TASK TO COMPLETE: Summarize the blog post on buying a home in a buyer's market in two sentences.

DOCUMENT TEXT:
══════

Monday, January 28, 2008

A Buyer’s Market?

According to everyone in the industry, I’ve happened upon a great time to enter the property market. Comments from estate agents and pundits are constantly reinforcing the message that now is the time of the cheeky offer and that opportunities abound for the savvy investor.

But I’m not an investor - I’m a wannabe homeowner. This curtails my house selection somewhat as a good price is not the only characteristic I’m looking for.

To be clear, I’m looking for a large two-, or small three-bed house in any one of about four areas relatively close to the city centre. My budget is, according to all the latest reports, ample enough for me to secure such an abode.

However, I’m increasingly finding that in the time of the buyer, no-one’s selling - at least not at realistic prices.

If I sought an unoccupied apartment on the outskirts of Dublin, or a newly built house in the commuter belt, I would surely profit from the much publicised drop in prices. However, I’m discovering that this drop in prices isn’t being consistently applied to second-hand homes in prime locations.

The main reason for this seems to be that I’m trying to buy from those standing one rung further up the property ladder. In the same way that my mortgage approval sets pre-defined limits on my spending power, the price originally paid by vendors for their home and the equity it represents for them sets limits to what they will expect and can accept – and today’s prices appear to be too low to many of them, at least the ones I’ve been dealing with.

══════

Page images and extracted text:
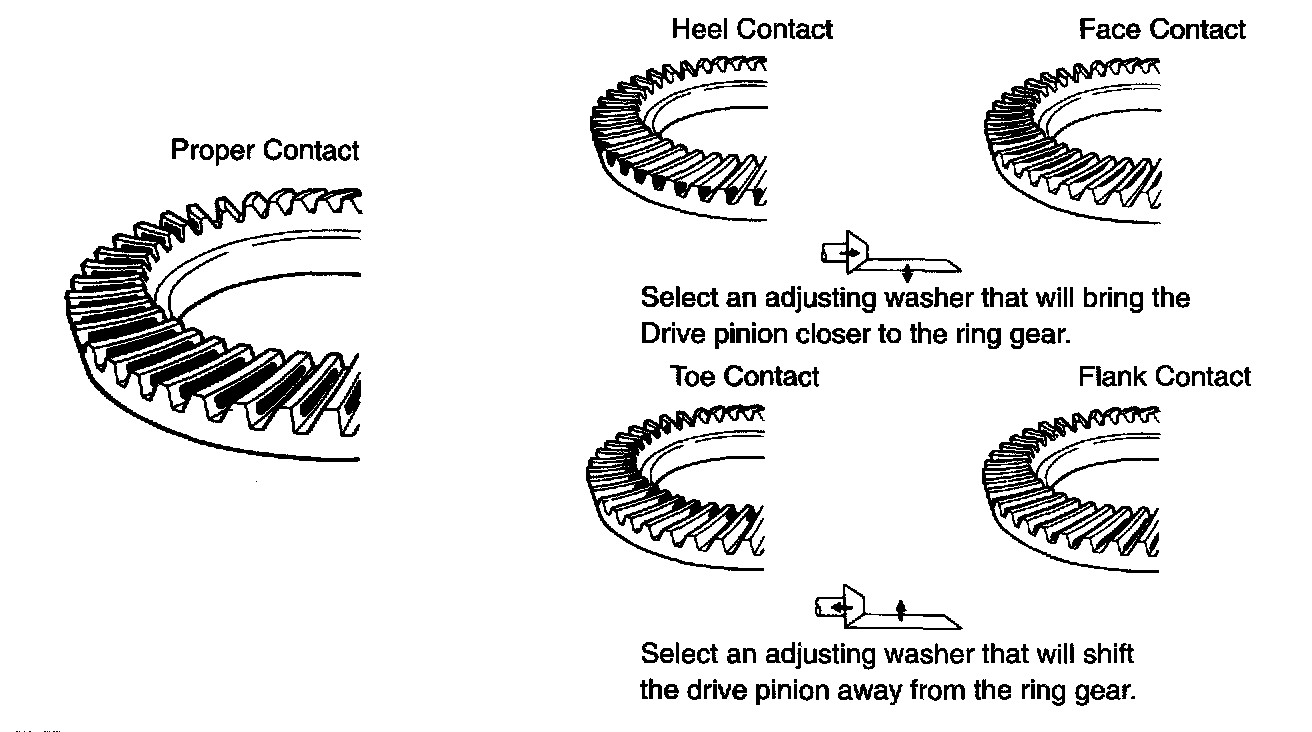 Proper Contact

Heel Contact

Face Contact

Select an adjusting washer that will bring the Drive pinion closer to the ring gear.

Toe Contact

Flank Contact

Select an adjusting washer that will shift the drive pinion away from the ring gear.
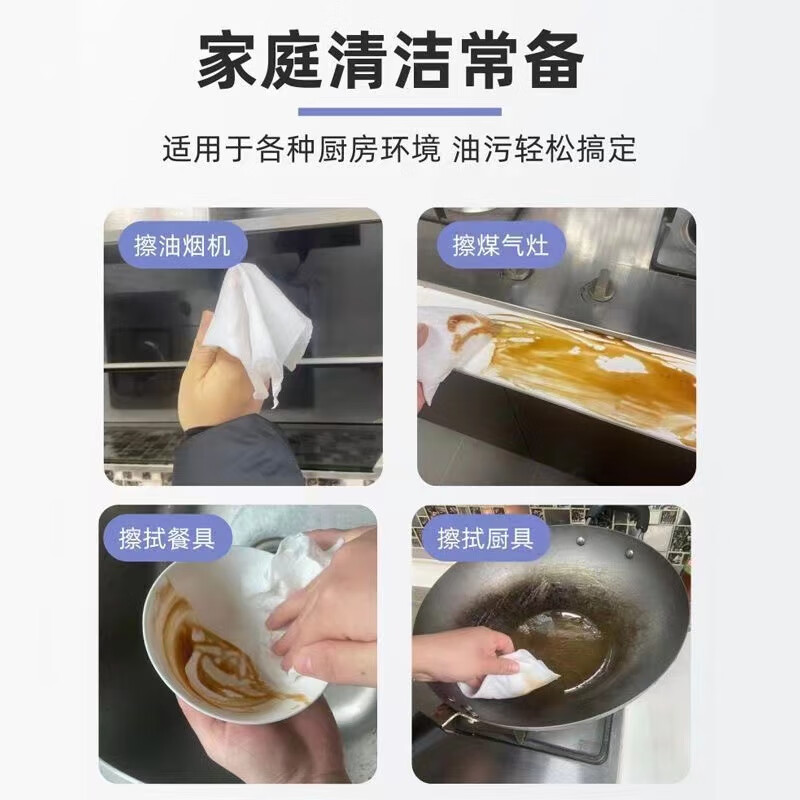 家庭清洁常备

适用于各种厨房环境 油污轻松搞定

擦油烟机

擦煤气灶

擦拭餐具

擦拭厨具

══════

TASK SOLUTION: Although industry voices call this a great time to enter the property market, the writer, a would-be homeowner rather than an investor, wants a large two-bed or small three-bed house in one of about four areas near the city center and finds that few sellers offer such homes at realistic prices. The much-publicized price drop would benefit buyers of apartments on the outskirts of Dublin or new houses in the commuter belt, but it is not consistently applied to second-hand homes in prime locations, apparently because the price vendors originally paid and their equity make today's prices seem too low to many of them.